Policy makers today recognize that the assessment of the costs and benefits of a new transmission line must go beyond the population of any individual country.5. This configuration costs consumers money, but also reduces emissions of carbon dioxide, which causes climate change. If the grid is expanded without attention to how economic decisions are made in allocating transmission capacity, there is no guarantee that it will be used by new sources of power generation as opposed to existing plants.

The result can be underinvestment in some areas of the country, which does not allow sufficient incentives for the expansion of the network, even if the problem of the location authority is addressed. In other areas of the country, overinvestment in transmission can result, causing some of the problems highlighted above. At a broad level, if a significant part of the transmission network is to be preserved for renewable sources of electric power, there are two possible solutions to this pricing problem.

Pricing mechanisms will need to include reserve margins for different fuel sources that are neutral to the carbon content of the fuel used to generate electricity. In addition to state legal barriers, there are broader governance barriers – at the federal and regional levels of government – ​​to the evolving public interest to accommodate new transmission pricing issues. A purely state-led approach to coordination, such as the Regional Greenhouse Gas Initiative (RGGI) in the Eastern United States,171 may provide a model.

Weakening Political Accountability

Undermining Climate Change Goals

Overreliance on Transmnission

The Need for Carbon Neutral Transmission Pricing

One solution is for Congress to link any expansion of transmission authority to the adoption of a cap-and-trade program that fully internalizes the social costs of climate change in the cost of CO2 emission allowances, if the cost of electricity in the wholesale power plant market reflects the full carbon costs associated with its generation, grid allocation decisions will take this into account, even if it is not reflected in actual transmission prices. While transmission prices must incorporate efficiency targets to avoid overcapacity, transmission prices may also need to incorporate climate change targets and preferences for different generation technologies, including renewable sources, in different regions of the country. This is probably best achieved through a reserve subsidy built into the price mechanism, although whether this is paid by federal regulators, state regulators or regional bodies will depend on the form of the institutional price-setting authority.
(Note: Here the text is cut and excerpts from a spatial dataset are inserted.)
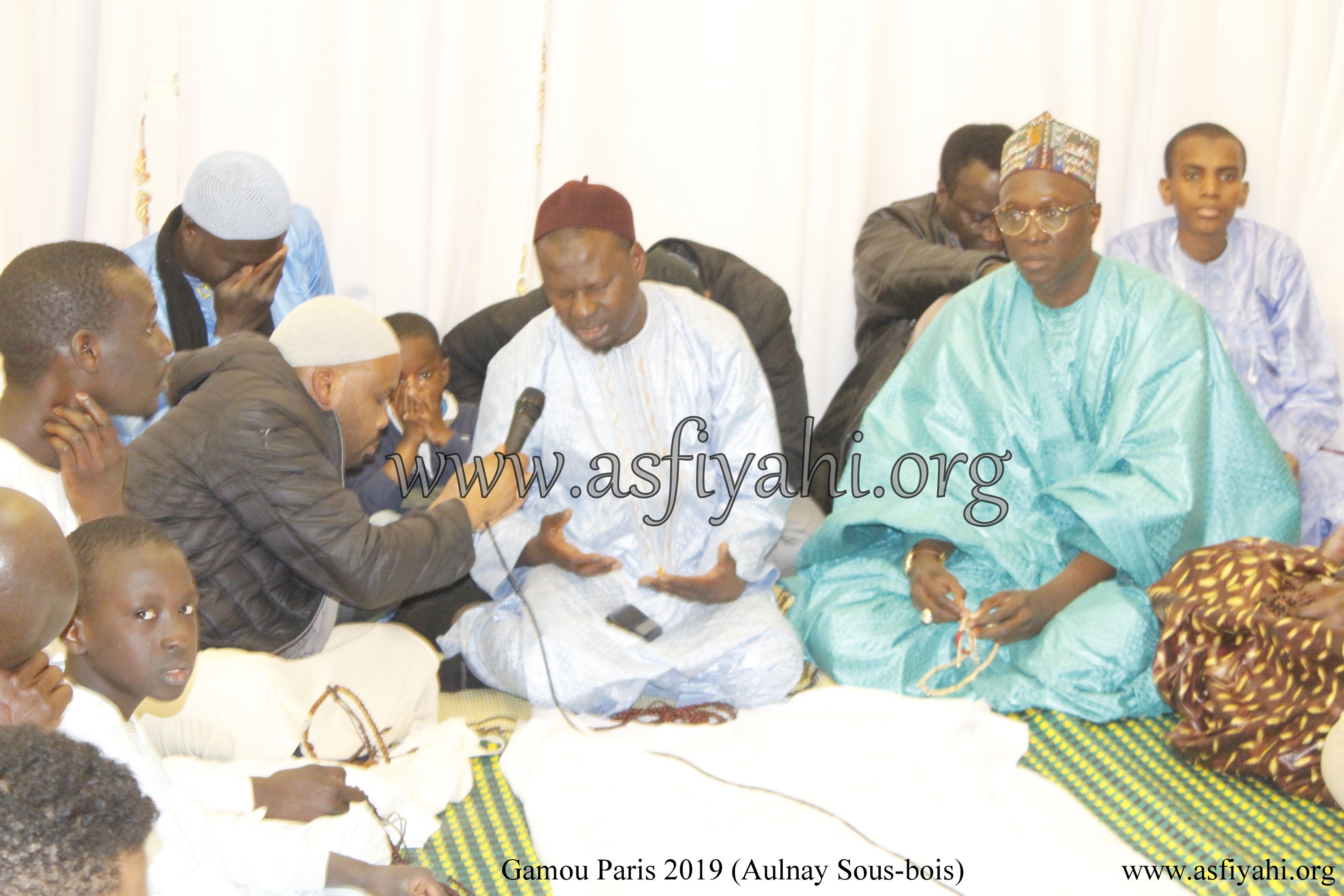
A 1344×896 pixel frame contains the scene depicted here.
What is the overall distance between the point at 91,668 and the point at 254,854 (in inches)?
19.3

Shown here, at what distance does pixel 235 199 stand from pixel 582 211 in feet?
4.24

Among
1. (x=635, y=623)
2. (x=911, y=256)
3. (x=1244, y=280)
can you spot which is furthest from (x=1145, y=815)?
(x=1244, y=280)

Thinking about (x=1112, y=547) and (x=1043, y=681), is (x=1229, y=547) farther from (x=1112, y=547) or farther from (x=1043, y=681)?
(x=1043, y=681)

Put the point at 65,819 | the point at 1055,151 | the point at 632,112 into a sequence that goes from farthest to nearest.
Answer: the point at 632,112
the point at 1055,151
the point at 65,819

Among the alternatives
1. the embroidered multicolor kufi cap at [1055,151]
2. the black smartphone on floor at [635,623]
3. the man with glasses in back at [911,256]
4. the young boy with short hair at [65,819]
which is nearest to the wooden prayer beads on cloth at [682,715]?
Result: the black smartphone on floor at [635,623]

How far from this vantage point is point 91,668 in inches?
97.3

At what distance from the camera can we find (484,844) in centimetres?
304

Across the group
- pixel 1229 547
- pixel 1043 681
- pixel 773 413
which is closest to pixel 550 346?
pixel 773 413

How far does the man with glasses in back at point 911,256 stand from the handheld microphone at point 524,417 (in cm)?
140

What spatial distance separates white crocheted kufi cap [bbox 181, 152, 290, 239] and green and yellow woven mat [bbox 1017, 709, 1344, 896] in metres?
2.92

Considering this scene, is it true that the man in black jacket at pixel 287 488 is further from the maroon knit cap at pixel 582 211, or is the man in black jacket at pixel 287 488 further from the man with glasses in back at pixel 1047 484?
the man with glasses in back at pixel 1047 484

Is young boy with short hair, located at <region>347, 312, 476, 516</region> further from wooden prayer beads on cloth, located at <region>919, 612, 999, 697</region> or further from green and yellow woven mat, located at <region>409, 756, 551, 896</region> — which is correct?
wooden prayer beads on cloth, located at <region>919, 612, 999, 697</region>

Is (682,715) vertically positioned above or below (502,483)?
below

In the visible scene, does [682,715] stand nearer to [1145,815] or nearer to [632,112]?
[1145,815]
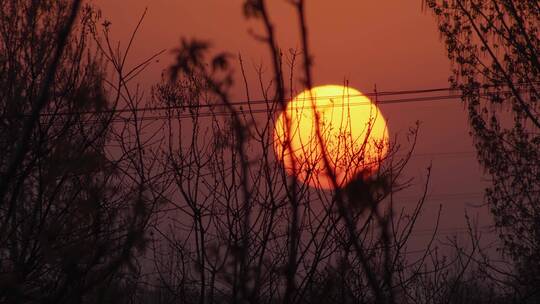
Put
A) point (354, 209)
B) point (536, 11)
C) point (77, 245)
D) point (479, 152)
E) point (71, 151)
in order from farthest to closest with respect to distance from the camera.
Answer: point (479, 152) → point (536, 11) → point (71, 151) → point (77, 245) → point (354, 209)

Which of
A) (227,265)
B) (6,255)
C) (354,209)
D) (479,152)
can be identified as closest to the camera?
(354,209)

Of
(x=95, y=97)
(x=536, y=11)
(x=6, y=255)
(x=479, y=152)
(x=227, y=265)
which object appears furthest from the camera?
(x=479, y=152)

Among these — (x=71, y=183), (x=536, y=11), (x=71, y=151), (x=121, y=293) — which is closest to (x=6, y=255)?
(x=71, y=183)

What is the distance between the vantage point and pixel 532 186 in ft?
44.2

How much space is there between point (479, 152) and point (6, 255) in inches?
426

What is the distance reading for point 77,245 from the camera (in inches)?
89.9

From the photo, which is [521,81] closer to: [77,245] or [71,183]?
[71,183]

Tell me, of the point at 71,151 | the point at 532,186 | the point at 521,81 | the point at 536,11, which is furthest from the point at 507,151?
the point at 71,151

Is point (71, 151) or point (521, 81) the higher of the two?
point (521, 81)

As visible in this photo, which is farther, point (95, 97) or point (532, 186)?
point (532, 186)

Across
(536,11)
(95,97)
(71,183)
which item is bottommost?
(95,97)

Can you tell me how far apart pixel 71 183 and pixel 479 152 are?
10445mm

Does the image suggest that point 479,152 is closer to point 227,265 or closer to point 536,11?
point 536,11

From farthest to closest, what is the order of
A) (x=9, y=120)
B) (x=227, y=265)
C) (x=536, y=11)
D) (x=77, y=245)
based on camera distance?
(x=536, y=11) → (x=9, y=120) → (x=227, y=265) → (x=77, y=245)
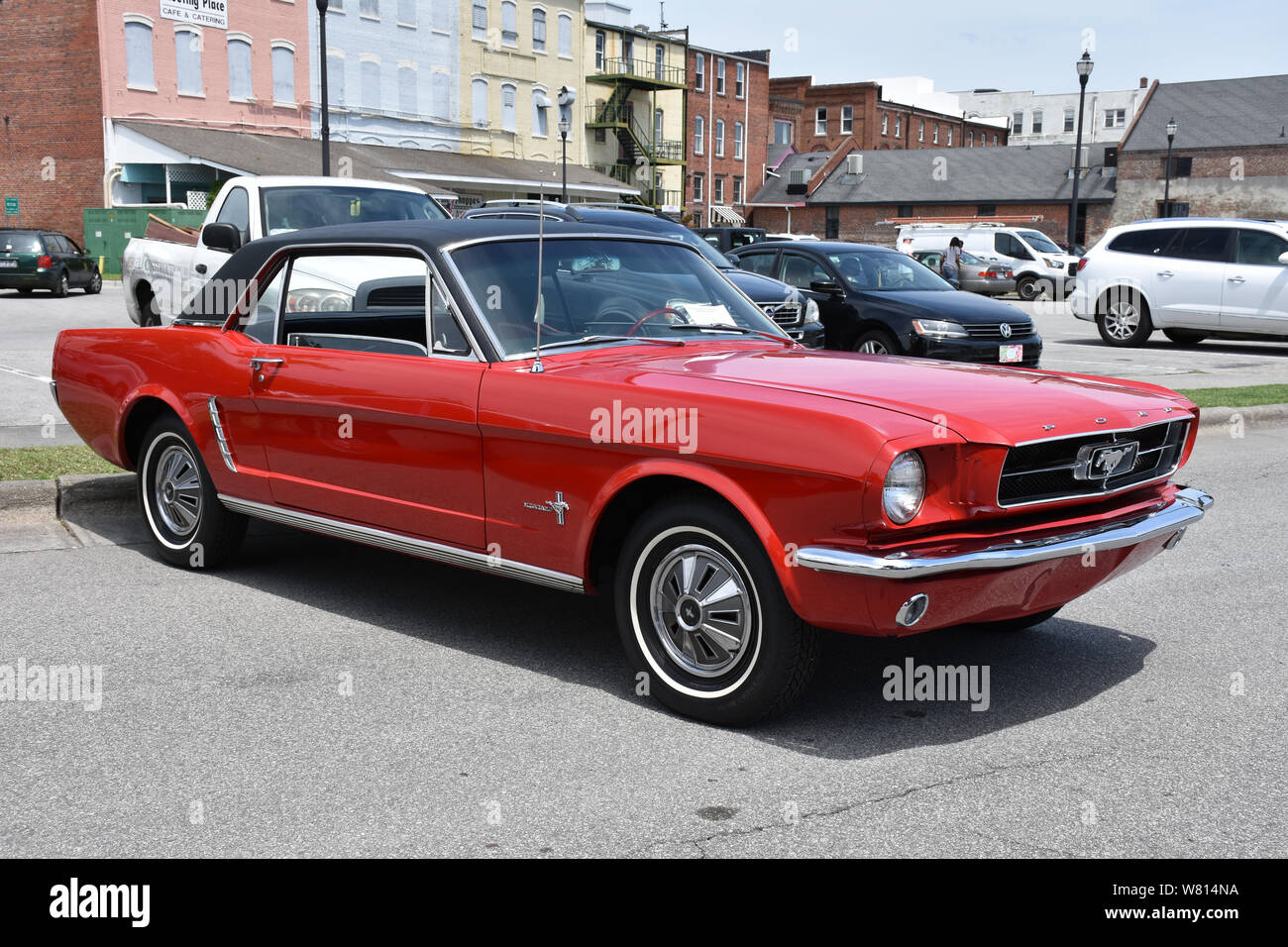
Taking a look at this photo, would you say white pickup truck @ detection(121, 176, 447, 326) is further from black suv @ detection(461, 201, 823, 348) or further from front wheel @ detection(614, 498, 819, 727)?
front wheel @ detection(614, 498, 819, 727)

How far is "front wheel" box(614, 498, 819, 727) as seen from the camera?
411cm

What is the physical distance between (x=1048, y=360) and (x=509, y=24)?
3634cm

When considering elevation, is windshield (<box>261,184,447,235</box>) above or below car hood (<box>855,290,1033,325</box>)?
above

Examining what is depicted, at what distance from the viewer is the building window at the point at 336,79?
41938 mm

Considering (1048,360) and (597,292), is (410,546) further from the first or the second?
(1048,360)

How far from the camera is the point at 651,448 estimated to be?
4.31m

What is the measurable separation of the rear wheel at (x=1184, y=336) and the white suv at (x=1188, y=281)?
0.7 inches

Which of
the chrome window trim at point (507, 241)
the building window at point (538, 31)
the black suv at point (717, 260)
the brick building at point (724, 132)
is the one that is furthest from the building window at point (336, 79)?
the chrome window trim at point (507, 241)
Steven Ferrey discussed that the implementation of the RGGI presents a host of potential constitutional and legal barriers. Going forward, the costs of future investments in the national smart grid for clean energy will need to be distributed differently, reflecting the broad-based environmental and economic benefits these projects will bring to our country.” Because the primary beneficiaries are not located entirely within the state where many transmission facilities will be built, the state rate setting process alone will likely prove insufficient as a mechanism to facilitate such cost sharing.

Although under current institutions this may not be an adequate solution in some areas of the country, such as within the Western Interconnection or in Florida, independent system operators (ISOs) and regional transmission organizations (RTOs) hold promise as a model for cost sharing in other parts of the country.184 Even their cost sharing mechanisms proved problematic.' According to the Center for American Progress, "[elfs in RTOs and ISOs with cost allocation mechanisms and benefit analysis, cost allocation decisions are often protracted and contentious."186 An RTO or an ISO may be inadequate as a mechanism for cost sharing where the benefits are more if the RTO or ISO accrues to a wider set of beneficiaries.